• [Directive A]:
Answer these questions about the article on English teachers' theme assessment, giving each answer on its own line:
(i) At which university is Barbara Ellis a faculty member?
(ii) How many hours will a teacher with 125 students, spending ten minutes per composition, devote to assessing one theme assignment?
(iii) How many questions did Ellis ask in her questionnaire?
• [Directive B]: Extend the article on English teachers' theme assessment beyond its last sentence.

• [Passage]:
Blast from the Past, November 1990
By Jean M. Davis 

Barbara Ellis, formally a Maine high school English teacher and now a faculty member in the journalism Department at Oregon State University, Corvallis Oregon, recently completed her doctoral thesis in a subject pertinent to MCELA members. Ellis has researched the major factors inhibiting English teachers in the area of theme assessment. Ellis speculates at the onset of her study that "most English teachers are not aware of the high cost of assessment's consequences, in terms of dollars, in terms of its behavioral, attitude, physical, and emotional effects in educators themselves." 

Theme assessment, Ellis notes, cannot be done with a checklist or a multiple-choice evaluation form. Rather, it requires "thoughtful judgment and marks and comments that will be meaningful to the student writer." A teacher with 125 students, spending only ten minutes per composition, will devote at least twenty hours in assessing one theme assignment. 

Ellis sent questionnaires to one-third of Oregon's high school English teachers. She received responses from 62% of the samples. She asked fifty-eight questions dealing with such matters as the number of years the respondent has been correcting themes, whether emphasis is placed on specific writing skills in each theme, the number of themes corrected per month, the number of hours per month spent correcting themes, the amount of teacher commentary (if any) written on corrected themes, and the teacher's correcting system.

• [Record extracts]:
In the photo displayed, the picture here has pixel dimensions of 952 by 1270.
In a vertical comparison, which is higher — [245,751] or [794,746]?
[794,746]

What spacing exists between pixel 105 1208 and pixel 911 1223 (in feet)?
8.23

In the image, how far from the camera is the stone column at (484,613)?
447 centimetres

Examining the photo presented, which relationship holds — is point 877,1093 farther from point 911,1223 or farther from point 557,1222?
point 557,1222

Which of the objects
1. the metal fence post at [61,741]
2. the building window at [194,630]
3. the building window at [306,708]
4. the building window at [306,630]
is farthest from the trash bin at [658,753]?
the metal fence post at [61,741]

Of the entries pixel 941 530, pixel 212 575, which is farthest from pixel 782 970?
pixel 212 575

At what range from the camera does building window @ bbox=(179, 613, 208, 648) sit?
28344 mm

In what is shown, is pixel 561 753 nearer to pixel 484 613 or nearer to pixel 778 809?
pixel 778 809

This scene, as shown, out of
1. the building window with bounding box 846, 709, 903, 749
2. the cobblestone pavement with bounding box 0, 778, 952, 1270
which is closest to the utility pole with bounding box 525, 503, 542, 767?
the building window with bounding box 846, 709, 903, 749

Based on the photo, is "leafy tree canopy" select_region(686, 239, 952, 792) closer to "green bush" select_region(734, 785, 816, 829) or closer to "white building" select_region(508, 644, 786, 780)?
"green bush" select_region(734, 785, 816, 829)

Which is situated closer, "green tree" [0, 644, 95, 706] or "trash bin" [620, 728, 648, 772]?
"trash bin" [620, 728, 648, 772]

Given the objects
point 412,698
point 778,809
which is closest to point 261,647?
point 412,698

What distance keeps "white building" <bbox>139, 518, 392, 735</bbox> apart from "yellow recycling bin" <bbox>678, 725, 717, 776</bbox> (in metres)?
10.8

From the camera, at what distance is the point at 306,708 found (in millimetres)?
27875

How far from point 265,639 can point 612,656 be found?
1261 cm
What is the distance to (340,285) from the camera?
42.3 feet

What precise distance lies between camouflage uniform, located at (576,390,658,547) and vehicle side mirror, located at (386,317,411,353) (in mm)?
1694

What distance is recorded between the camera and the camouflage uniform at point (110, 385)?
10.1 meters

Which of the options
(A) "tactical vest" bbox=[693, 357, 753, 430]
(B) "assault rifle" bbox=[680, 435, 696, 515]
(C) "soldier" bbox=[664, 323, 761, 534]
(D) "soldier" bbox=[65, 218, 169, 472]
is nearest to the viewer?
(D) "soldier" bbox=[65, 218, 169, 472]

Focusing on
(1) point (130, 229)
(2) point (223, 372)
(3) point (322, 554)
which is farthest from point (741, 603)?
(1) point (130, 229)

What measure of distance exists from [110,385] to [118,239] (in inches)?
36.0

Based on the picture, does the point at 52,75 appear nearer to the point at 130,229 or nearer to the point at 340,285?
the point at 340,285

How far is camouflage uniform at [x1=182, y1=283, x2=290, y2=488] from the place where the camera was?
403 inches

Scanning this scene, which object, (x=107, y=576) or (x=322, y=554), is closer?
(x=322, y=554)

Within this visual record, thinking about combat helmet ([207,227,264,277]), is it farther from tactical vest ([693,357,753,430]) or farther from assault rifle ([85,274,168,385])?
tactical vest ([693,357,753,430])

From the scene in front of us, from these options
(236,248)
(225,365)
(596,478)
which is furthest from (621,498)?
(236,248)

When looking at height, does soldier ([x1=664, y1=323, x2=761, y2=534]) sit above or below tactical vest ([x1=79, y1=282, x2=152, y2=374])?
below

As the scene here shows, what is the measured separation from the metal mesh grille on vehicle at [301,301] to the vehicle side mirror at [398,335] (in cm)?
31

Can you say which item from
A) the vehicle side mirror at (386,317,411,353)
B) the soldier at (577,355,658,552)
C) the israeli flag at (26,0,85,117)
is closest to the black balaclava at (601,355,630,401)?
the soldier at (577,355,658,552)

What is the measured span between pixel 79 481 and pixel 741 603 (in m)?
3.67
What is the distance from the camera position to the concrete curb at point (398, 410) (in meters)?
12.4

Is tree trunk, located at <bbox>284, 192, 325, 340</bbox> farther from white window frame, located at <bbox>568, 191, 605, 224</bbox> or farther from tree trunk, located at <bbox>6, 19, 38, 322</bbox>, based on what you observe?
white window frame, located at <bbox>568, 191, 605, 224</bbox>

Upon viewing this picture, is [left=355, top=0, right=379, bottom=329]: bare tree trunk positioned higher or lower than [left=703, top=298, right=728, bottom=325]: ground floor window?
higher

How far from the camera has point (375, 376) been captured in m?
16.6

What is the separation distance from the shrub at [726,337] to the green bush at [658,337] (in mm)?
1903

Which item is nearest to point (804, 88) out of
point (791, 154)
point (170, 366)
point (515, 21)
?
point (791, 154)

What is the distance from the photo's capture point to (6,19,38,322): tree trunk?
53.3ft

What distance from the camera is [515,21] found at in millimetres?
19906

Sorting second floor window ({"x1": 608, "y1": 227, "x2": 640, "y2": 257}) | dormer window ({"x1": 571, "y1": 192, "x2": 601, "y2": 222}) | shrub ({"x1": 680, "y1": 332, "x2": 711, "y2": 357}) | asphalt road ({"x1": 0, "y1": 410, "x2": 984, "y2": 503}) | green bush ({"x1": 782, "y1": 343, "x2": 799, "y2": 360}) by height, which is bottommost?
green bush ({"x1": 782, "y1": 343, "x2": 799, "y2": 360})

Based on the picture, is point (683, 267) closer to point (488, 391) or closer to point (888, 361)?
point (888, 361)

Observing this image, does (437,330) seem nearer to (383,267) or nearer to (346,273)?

• [Task result A]:
(i) Oregon State University, in Corvallis, Oregon
(ii) At least twenty hours
(iii) Fifty-eight

• [Task result B]:
Ellis, in her questionnaire, then moves on to more emotional issues involved in the theme valuation: Do you think correcting themes is or is not related to burnout of high school English teachers? How many hours before fatigue begins to set in? Do the demands of the home outside life affect the quality of our theme correcting? Do you think most teachers find theme correcting to be an enjoyable or irksome part of teaching English? Do you or do you not sometimes feel despair in correcting themes when you assign students making the same errors you have pointed out to them in  previous themes? Do you or do you not sometimes feel resentment over the workload of English teachers compared to those in other high school disciples?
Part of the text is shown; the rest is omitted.